Items from a dataset:
----------------

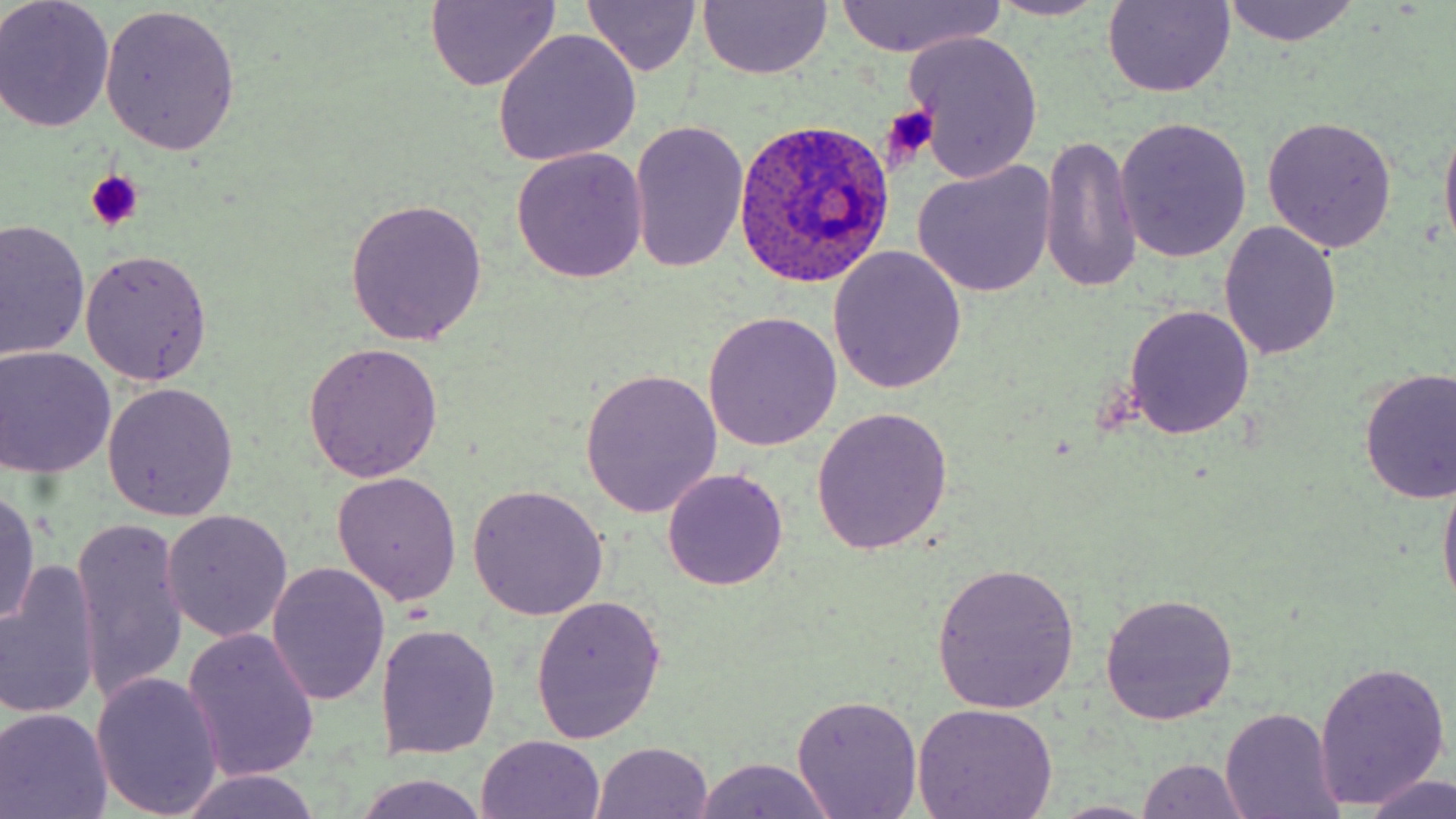
Approximate bounding boxes as named x1/y1/x2/y2 corners in pixels.
Plasmodium ovale-infected red blood cells: (x1=733, y1=118, x2=895, y2=289).
No Plasmodium falciparum, Plasmodium malariae, Plasmodium vivax, Babesia divergens, or Trypanosoma brucei observed.

slide-level diagnosis = Plasmodium ovale
image size = 1456×819 pixels
uninfected red blood cell locations = approximate bounding boxes as named x1/y1/x2/y2 corners in pixels: (x1=0, y1=0, x2=116, y2=132), (x1=982, y1=0, x2=1115, y2=21), (x1=424, y1=1, x2=562, y2=90), (x1=1100, y1=1, x2=1237, y2=98), (x1=1219, y1=1, x2=1361, y2=46), (x1=697, y1=2, x2=832, y2=80), (x1=829, y1=2, x2=1006, y2=57), (x1=583, y1=3, x2=704, y2=77), (x1=99, y1=4, x2=241, y2=153), (x1=492, y1=29, x2=642, y2=166), (x1=903, y1=31, x2=1046, y2=184), (x1=1438, y1=110, x2=1456, y2=265), (x1=1261, y1=116, x2=1396, y2=254), (x1=1115, y1=117, x2=1252, y2=263), (x1=627, y1=122, x2=748, y2=274), (x1=1038, y1=136, x2=1144, y2=295), (x1=511, y1=146, x2=648, y2=284), (x1=912, y1=161, x2=1057, y2=298), (x1=347, y1=198, x2=490, y2=345), (x1=1, y1=218, x2=90, y2=365), (x1=1219, y1=221, x2=1342, y2=360), (x1=827, y1=246, x2=967, y2=395), (x1=80, y1=249, x2=213, y2=385), (x1=1123, y1=304, x2=1256, y2=440), (x1=703, y1=309, x2=843, y2=452), (x1=301, y1=343, x2=442, y2=483), (x1=0, y1=346, x2=116, y2=478), (x1=1356, y1=367, x2=1456, y2=506), (x1=580, y1=368, x2=722, y2=517), (x1=102, y1=382, x2=239, y2=521), (x1=810, y1=405, x2=955, y2=553), (x1=1438, y1=463, x2=1456, y2=617), (x1=663, y1=469, x2=786, y2=589), (x1=330, y1=470, x2=463, y2=605), (x1=467, y1=485, x2=609, y2=620), (x1=0, y1=488, x2=42, y2=631), (x1=160, y1=512, x2=293, y2=644), (x1=71, y1=520, x2=191, y2=705), (x1=929, y1=560, x2=1081, y2=711), (x1=1, y1=561, x2=101, y2=723), (x1=267, y1=564, x2=390, y2=705), (x1=1098, y1=592, x2=1238, y2=723), (x1=530, y1=596, x2=667, y2=744), (x1=378, y1=623, x2=499, y2=759), (x1=182, y1=627, x2=321, y2=784), (x1=1315, y1=660, x2=1451, y2=810), (x1=91, y1=672, x2=224, y2=817), (x1=791, y1=694, x2=924, y2=819), (x1=911, y1=703, x2=1061, y2=819), (x1=0, y1=706, x2=114, y2=819), (x1=1219, y1=708, x2=1343, y2=819), (x1=476, y1=734, x2=606, y2=819), (x1=591, y1=742, x2=715, y2=819), (x1=688, y1=756, x2=840, y2=818), (x1=1134, y1=758, x2=1253, y2=818), (x1=177, y1=769, x2=323, y2=819), (x1=351, y1=772, x2=493, y2=819), (x1=1362, y1=773, x2=1456, y2=819), (x1=1047, y1=800, x2=1161, y2=818)
platelet locations = approximate bounding boxes as named x1/y1/x2/y2 corners in pixels: (x1=880, y1=106, x2=938, y2=166), (x1=85, y1=170, x2=144, y2=231)
preparation = thin blood smear
stain = May-Grünwald-Giemsa
modality = light microscopy
field of view = one of a larger specimen
magnification = 1000x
Comment on the morphology of the red blood cells.
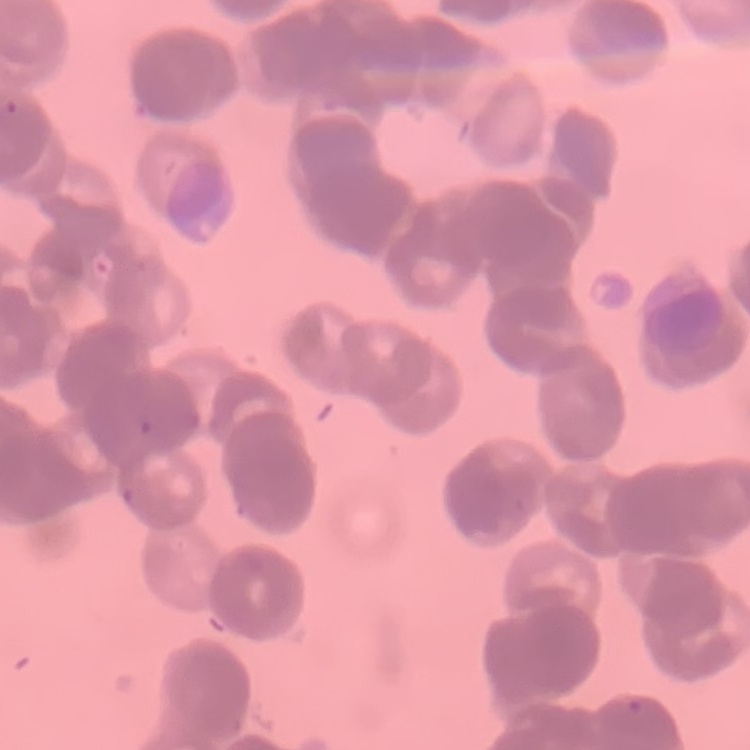
Rouleaux formation.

----------------

Only one thing is required: an exact printout of the lines from the line containing "Comment on the" through the last line of the records, pictures excluded.

Comment on the morphology of the red blood cells.
Rouleaux formation.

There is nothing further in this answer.